夜伽とか‥‥‥創造主は嫌な奴か────。
ムニュ。
柔らかい。
ムニュムニュ。
そして暖かい。
幸せだ。
ムニュムニュムニュ。
‥‥‥ん?
なんで柔らかい?
ガバッ!
勢い良く身体を起こすと、そこは見慣れない部屋。
ベッドに寝かされていたようだ。
──確か女神様曰く、ヴィラルが祠に運んでくれたんだったよな?
「‥‥‥もう少し寝ましょうよ。

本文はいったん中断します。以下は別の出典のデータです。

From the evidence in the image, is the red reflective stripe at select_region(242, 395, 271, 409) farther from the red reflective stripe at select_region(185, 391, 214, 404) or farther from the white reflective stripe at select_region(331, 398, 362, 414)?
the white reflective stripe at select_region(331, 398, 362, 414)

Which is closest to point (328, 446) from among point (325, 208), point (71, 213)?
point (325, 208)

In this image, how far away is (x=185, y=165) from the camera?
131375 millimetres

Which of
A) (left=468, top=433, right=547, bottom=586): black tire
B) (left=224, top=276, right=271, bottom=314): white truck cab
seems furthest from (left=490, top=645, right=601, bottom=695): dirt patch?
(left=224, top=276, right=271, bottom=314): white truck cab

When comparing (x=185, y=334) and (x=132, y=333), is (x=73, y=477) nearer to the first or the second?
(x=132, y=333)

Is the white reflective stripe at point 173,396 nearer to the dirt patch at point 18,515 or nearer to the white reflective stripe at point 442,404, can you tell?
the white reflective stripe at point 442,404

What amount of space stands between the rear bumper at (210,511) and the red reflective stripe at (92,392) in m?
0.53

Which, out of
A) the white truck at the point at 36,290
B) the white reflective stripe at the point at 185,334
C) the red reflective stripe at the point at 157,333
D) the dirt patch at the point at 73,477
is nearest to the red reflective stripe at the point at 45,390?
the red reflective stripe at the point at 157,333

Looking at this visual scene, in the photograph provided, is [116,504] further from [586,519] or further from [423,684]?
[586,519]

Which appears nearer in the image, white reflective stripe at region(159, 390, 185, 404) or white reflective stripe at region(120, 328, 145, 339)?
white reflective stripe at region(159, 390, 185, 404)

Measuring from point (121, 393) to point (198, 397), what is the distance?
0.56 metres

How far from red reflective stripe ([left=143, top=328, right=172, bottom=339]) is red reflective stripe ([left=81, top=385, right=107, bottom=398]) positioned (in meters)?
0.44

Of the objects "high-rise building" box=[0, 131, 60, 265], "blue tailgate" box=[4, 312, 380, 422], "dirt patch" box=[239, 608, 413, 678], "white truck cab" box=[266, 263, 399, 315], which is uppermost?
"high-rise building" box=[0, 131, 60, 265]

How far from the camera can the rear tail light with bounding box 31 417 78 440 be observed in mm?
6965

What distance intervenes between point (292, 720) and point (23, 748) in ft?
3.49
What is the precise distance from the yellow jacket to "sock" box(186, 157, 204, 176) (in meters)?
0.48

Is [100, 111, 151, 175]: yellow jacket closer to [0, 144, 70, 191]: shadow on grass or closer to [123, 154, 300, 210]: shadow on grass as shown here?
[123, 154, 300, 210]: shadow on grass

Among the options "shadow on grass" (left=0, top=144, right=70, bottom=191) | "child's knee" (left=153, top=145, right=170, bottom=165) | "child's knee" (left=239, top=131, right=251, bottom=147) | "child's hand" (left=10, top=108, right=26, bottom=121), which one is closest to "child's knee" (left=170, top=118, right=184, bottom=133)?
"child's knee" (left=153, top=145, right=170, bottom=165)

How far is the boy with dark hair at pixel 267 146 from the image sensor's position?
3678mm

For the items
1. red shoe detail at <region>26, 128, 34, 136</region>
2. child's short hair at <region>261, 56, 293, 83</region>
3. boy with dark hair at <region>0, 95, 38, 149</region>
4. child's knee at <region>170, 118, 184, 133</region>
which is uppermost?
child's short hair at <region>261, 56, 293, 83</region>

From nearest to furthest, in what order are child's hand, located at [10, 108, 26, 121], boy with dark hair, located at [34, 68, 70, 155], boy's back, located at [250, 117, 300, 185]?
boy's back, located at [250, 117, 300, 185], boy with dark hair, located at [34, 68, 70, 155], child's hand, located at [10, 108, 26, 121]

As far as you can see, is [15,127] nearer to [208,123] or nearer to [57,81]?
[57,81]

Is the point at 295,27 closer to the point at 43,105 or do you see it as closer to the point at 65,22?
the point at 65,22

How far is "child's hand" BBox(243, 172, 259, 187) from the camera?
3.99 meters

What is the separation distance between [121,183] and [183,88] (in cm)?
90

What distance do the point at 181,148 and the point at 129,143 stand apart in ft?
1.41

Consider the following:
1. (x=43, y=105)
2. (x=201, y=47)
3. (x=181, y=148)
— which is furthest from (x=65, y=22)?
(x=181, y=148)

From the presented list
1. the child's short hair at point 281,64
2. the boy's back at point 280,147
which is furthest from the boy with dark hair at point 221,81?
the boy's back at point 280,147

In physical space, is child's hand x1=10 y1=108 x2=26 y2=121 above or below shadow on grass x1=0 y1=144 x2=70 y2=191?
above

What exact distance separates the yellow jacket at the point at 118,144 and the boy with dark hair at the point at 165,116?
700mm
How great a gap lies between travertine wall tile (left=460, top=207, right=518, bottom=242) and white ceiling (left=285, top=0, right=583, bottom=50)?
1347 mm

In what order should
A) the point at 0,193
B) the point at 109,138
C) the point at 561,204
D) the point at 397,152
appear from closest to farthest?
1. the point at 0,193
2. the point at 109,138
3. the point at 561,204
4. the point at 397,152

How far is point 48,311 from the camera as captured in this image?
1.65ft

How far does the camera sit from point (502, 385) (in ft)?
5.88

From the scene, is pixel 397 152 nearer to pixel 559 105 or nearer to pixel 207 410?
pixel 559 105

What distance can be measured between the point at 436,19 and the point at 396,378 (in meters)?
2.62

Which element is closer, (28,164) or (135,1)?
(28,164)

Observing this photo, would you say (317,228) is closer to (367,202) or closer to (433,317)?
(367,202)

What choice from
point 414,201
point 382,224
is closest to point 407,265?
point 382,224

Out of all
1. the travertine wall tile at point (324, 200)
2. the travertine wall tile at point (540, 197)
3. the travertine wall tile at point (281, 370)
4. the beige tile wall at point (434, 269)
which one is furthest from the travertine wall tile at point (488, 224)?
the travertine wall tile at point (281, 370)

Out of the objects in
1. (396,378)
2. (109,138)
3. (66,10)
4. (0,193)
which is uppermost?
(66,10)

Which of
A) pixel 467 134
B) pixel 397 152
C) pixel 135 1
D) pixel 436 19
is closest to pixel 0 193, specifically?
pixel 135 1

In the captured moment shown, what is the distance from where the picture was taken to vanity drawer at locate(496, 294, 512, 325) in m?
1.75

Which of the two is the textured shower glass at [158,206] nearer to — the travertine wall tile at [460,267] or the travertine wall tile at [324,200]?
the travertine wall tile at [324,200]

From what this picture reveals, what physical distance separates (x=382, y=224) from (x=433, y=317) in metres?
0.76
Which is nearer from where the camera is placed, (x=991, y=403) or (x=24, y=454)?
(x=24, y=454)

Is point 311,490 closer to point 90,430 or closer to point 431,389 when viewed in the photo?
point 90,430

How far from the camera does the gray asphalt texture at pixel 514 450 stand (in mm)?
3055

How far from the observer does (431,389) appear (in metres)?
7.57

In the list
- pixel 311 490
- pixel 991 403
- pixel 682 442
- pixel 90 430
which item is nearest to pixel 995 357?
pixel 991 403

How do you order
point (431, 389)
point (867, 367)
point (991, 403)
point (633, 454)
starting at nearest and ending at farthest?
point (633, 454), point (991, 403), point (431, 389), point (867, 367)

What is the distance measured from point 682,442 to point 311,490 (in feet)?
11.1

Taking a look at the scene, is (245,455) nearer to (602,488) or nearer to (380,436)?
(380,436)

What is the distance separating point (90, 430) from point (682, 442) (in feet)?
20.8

‥‥‥ムニャムニャ‥‥‥」
女性の声。
「‥‥‥えっ?」
何故か同じベッドに見知らぬ裸の女性。
──なんで裸?!
いや待て、こいつ見たことがあるぞ。
──色欲のイレイザ?!
「‥‥‥何故俺まで裸なのだろう」
「ダーリン、もう起きるの?」
色っぽい動作で、色欲のイレイザが上半身を起こした。
丸見えだ!
さっきの柔らかい物体の正体が分かった。
「‥‥‥色欲のイレイザ、ここで何をしている? ヴィラルは何処行った?」
「ヴィラルは魔王様に報告に帰ったから、私が代わりにここまで運んであげたんじゃないの」
俺の胸の辺りをサワサワと触る色欲のイレイザ。
「それはありがとう。‥‥‥で、なんで裸でここにいるの?」
俺の胸を触る色欲のイレイザの手を、そっと払いのけながら距離を取る。
「ダーリン、女に言わせる気なの?」
「‥‥‥ダーリンとは? 俺‥‥‥何かしました?」
「昨日は、激しかったわ」
艶っぽいしなを作りながら、抱きついてくる色欲のイレイザ。
確かに『魔王の元気』により、とんでもない状態ではあったが‥‥‥。
‥‥‥まさか?
──やっちまった?!
創造主の事をとやかく言う権利は、俺にはないのかもしれません。